Cumhuriyet'te yazmak isteyen türbanlı

Milliyet Gazetesi Genel Yayın Yönetmeni Sedat Ergin, 'Ben başörtülü çalıştırmam, Yeni Şafak Kemalist birini çalıştırır mı?' sözüyle başlayan polemikte yeni bir boyut. Cumhuriyet'e yazar olmak için bir türbanlıdan teklif geldi.

Cumhuriyet'te yazmak isteyen türbanlı
Cumhuriyet'te yazmak isteyen türbanlı
GİRİŞ 09.11.2007 14:50 GÜNCELLEME 21.09.2018 17:48
Bu Habere 8 Yorum Yapılmış

Haftalık olarak yayınlanan Gerçek Hayat Dergisi'nde bugün hayli ilginç ve ironik bir yazı yer aldı. 'Köşem Sultan geliyor!' başlığıyla bir yazı yazan Ümmühan Atak Cumhuriyet Gazetesi'nde çalışmak istediğini söylüyor.

 

İşte ilginç iş müracaatı...

Köşem Sultan geliyor!

Malum (bir kısım da denebilir) medyanın son zamanlarda ‘türbanlı’ yazar kapma yarışına dikkat etmişsinizdir. İçi dolu, nitelikli, insani yazılar yazanlar bir tarafa. Medya eğer, sırf siyasi konjonktür gereği, “içimizde türbanlı da bulunsun” diyorsa, ben de varım! Yazacağım köşenin adı bile hazır; Köşem Sultan. Beni bu düşüncelere iten sebepleri, aşağıda bir bir yazdım. Her şeyin, “türbanlı magazin muhabiri arayışlarından haberdar oluşumla” başladığını göreceksiniz. Ha, yine de bu yazdıklarımdan alınan olursa, cidden alınırım…

*****
Çok değil, birkaç hafta önce, bir televizyon kanalının bünyesinde çalıştırmak üzere ‘türbanlı eleman’ aradığını duyduk. O gün Yeni Şafak gazetesinden Mehmet Şeker’in köşesinden duyurduğu bu bilgi, gün içinde, tevafuken gelen telefonlarla pekişti. Mesleğe henüz yeni başlamış, bir-iki yıllık geçmişleri olan arkadaşlarım arıyor ve soruyorlardı; “Ne yapmalıyım?”

+ + + + + + +

_Alıştırma Bölümleri_
[A] Kaynak metinde “Milliyet Gazetesi Genel” sözlerinin geçtiği yerden başlayıp “ilginç iş müracaatı...” sözlerinden sonra biten kısmı, “Gerçek Hayat Dergisi'nde” yerine “haftalık bir dergide” koyarak güncellenmiş hâliyle yeniden yazar mısınız?
[B] Kaynak metne göre Ümmühan Atak yazacağı köşeye hangi adı vermiş?
[C] Türbanlı yazar konulu kaynak metni, gösterilen son cümleden sonrasını yazarak kaldığı yerden sürdürür müsünüz?
Bu çalışmada satırlara ihtiyaç duyulmuyor.

_Veri Kesiti_

+ + + + + + +

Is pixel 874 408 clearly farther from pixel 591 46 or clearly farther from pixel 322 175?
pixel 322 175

+ + + + + + +

_Görev Sonuçları_
[A]
Milliyet Gazetesi Genel Yayın Yönetmeni Sedat Ergin, 'Ben başörtülü çalıştırmam, Yeni Şafak Kemalist birini çalıştırır mı?' sözüyle başlayan polemikte yeni bir boyut. Cumhuriyet'e yazar olmak için bir türbanlıdan teklif geldi.

Cumhuriyet'te yazmak isteyen türbanlı
Cumhuriyet'te yazmak isteyen türbanlı
GİRİŞ 09.11.2007 14:50 GÜNCELLEME 21.09.2018 17:48
Bu Habere 8 Yorum Yapılmış

Haftalık olarak yayınlanan haftalık bir dergide bugün hayli ilginç ve ironik bir yazı yer aldı. 'Köşem Sultan geliyor!' başlığıyla bir yazı yazan Ümmühan Atak Cumhuriyet Gazetesi'nde çalışmak istediğini söylüyor.

 

İşte ilginç iş müracaatı...

[B] Köşem Sultan.

[C]
Bu televizyon kanalıyla ortak iş yapan ajans, bizim kızları arayıp “Bizimle çalışın” diyordu. Kendilerinden nasıl bir iş beklediklerini sorduklarında aldıkları cevaba ve gelişen diyaloga bakalım:
“- Magazin muhabirliği yapacaksın.”
“- Ama ben magazin muhabirliği yapmadım ki hiç.”
“- Öğretiriz”
“- Ama ben tesettürlüyüm…”
“- Tamam işte. Bu yüzden seni seçtik.”
“- ?...”
“- Sen, türbanlı bir muhabir olarak, magazin alemlerine dalacak ve topluma kötü örnek olan ünlü isimlere hesap soracaksın!”
“- Hesap sormak mı? Nasıl?”
“- Elbette! Misal, Hülya Avşar’ın karşısına geçip mikrofonu uzatacaksın ve ‘Çoluğun çocuğun var, nasıl utanmadan evlilik dışı ilişki yaşıyorsun?’ diye soracaksın.”
“- Sonra!!!”
“- Unutma, sen ‘seçilmiş’ insansın. Bunu ancak sen yapabilirsin. Toplumun bu olumsuz gidişatını sen durduracaksın!”
“- Sonra??”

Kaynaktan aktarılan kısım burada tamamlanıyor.